This Sunshine commercial precinct is of local historical and social significance as a part of a suburb created by Australia's leading industrialist, which set a milestone in the development of the industrial suburb under the influence of the Garden City movement. Sunshine became a yardstick for planning and housing reformers, with H.V. McKay being regarded as an expert on planned industrial housing. The McKay estate is of historical significance as it marks a crucial phase in the development of Sunshine, reflecting a period when McKay encouraged or directly provided services to the resident work force, such as recreation and retail facilities, in order to develop a stable local economy.
The precinct is of architectural significance in representing the prevailing interwar style of relatively unadorned parapeted single story shop fronts. The precinct includes community, civic and commercial premises. While the building stock provides a representative sample of generally typical small shops of the period, Sunshine does contain some more elaborate designs (such as the Derrimut Hotel), some of which can be ascribed to J Raymond Robinson, who fulfilled the role of company architect for the McKay Sunshine Harvester Works.

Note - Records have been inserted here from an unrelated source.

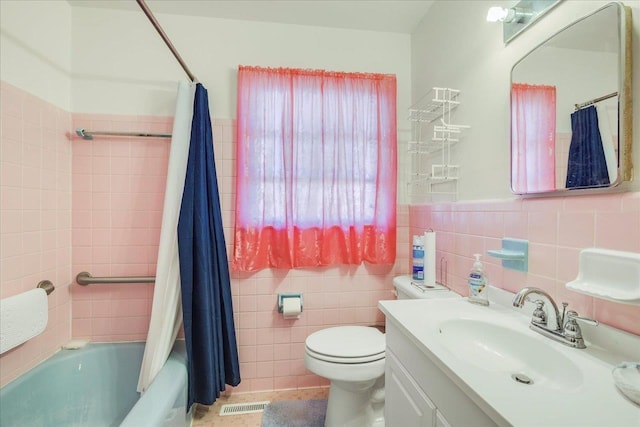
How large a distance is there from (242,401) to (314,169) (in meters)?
1.55

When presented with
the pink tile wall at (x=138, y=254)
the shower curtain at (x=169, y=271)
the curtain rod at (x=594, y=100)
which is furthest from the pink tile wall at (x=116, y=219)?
the curtain rod at (x=594, y=100)

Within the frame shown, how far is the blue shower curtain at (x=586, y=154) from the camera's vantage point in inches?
30.5

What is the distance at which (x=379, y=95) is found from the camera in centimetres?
183

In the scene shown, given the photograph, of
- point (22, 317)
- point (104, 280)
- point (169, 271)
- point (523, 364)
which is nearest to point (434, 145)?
point (523, 364)

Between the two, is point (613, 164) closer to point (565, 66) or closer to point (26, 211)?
point (565, 66)

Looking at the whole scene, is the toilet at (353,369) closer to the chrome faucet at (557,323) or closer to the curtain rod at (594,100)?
the chrome faucet at (557,323)

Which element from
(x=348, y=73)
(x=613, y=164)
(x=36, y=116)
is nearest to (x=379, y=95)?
(x=348, y=73)

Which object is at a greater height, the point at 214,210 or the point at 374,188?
the point at 374,188

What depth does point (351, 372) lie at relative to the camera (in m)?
1.31

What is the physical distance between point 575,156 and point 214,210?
1588mm

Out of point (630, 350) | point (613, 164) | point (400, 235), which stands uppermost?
point (613, 164)

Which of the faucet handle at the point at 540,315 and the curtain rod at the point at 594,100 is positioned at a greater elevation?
the curtain rod at the point at 594,100

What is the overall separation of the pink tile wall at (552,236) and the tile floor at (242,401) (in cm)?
119

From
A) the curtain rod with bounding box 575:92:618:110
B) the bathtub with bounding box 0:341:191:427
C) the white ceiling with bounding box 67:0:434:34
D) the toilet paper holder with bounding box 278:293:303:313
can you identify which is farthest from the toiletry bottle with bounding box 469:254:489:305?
the white ceiling with bounding box 67:0:434:34
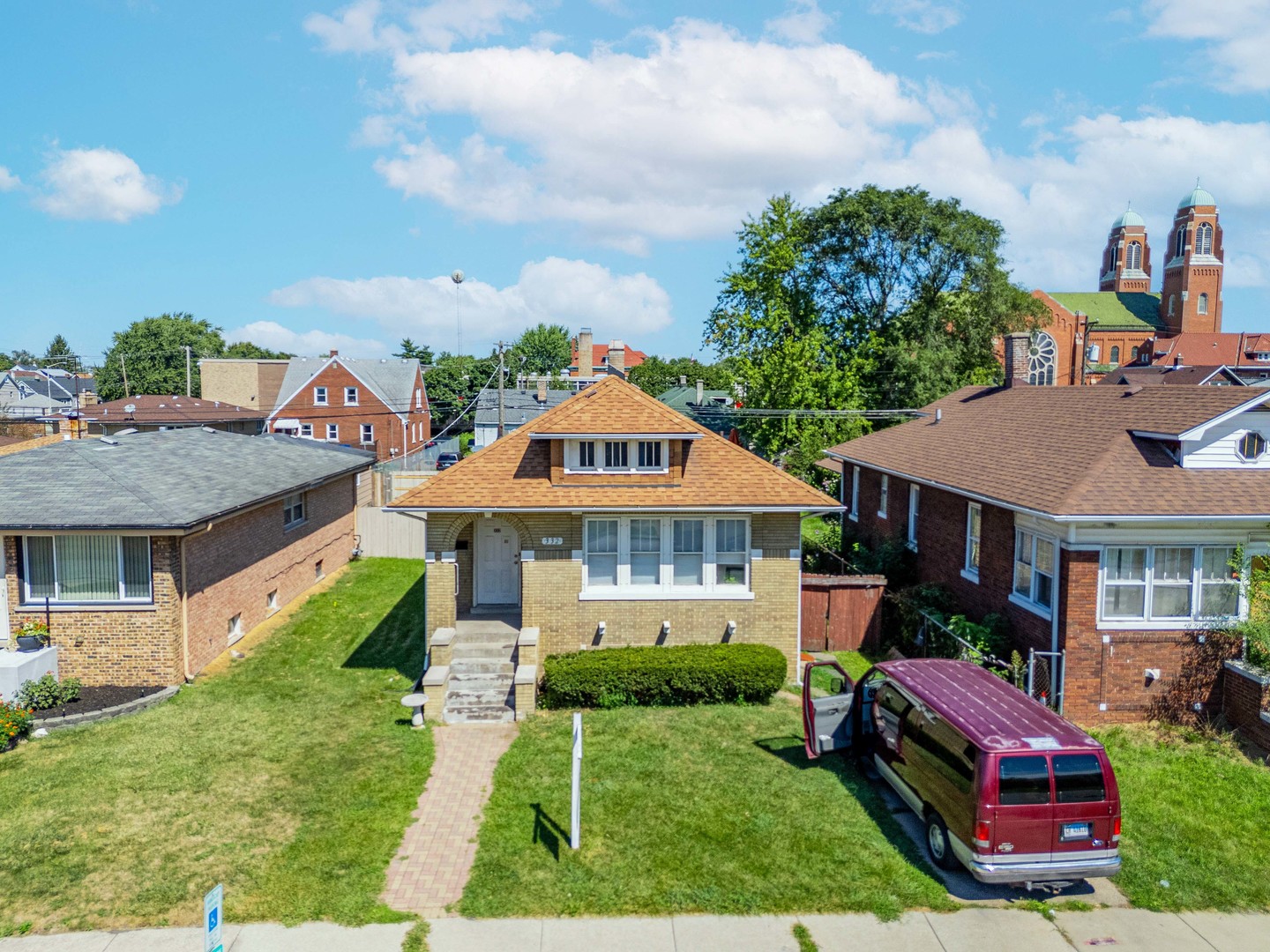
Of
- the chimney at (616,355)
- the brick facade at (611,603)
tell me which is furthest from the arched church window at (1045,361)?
the brick facade at (611,603)

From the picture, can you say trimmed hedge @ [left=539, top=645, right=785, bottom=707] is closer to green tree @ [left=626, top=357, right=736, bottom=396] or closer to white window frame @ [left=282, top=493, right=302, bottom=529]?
white window frame @ [left=282, top=493, right=302, bottom=529]

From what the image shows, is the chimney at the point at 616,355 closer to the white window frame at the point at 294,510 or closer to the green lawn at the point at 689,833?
the white window frame at the point at 294,510

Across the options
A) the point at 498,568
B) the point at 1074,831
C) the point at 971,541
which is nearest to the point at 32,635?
the point at 498,568

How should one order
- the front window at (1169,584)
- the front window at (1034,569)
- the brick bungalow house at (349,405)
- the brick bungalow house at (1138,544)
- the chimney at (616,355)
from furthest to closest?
1. the brick bungalow house at (349,405)
2. the chimney at (616,355)
3. the front window at (1034,569)
4. the front window at (1169,584)
5. the brick bungalow house at (1138,544)

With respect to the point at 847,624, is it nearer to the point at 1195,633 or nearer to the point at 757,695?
the point at 757,695

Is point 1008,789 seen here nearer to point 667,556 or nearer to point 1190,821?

Characterised generally by low flat corrugated iron clad roofs cantilevered verandahs, the buildings are also set on typical narrow frontage allotments, with small rear yards (now generally redeveloped for storage or parking. The provision of commercial allotments close to the station was consistent with the garden suburb character that was intended in the original town planning designs, and perpetuated in the perceptions of Sunshine's character. In the early 20th century Sunshine's generous suburban estates were atypical of working class housing of the period.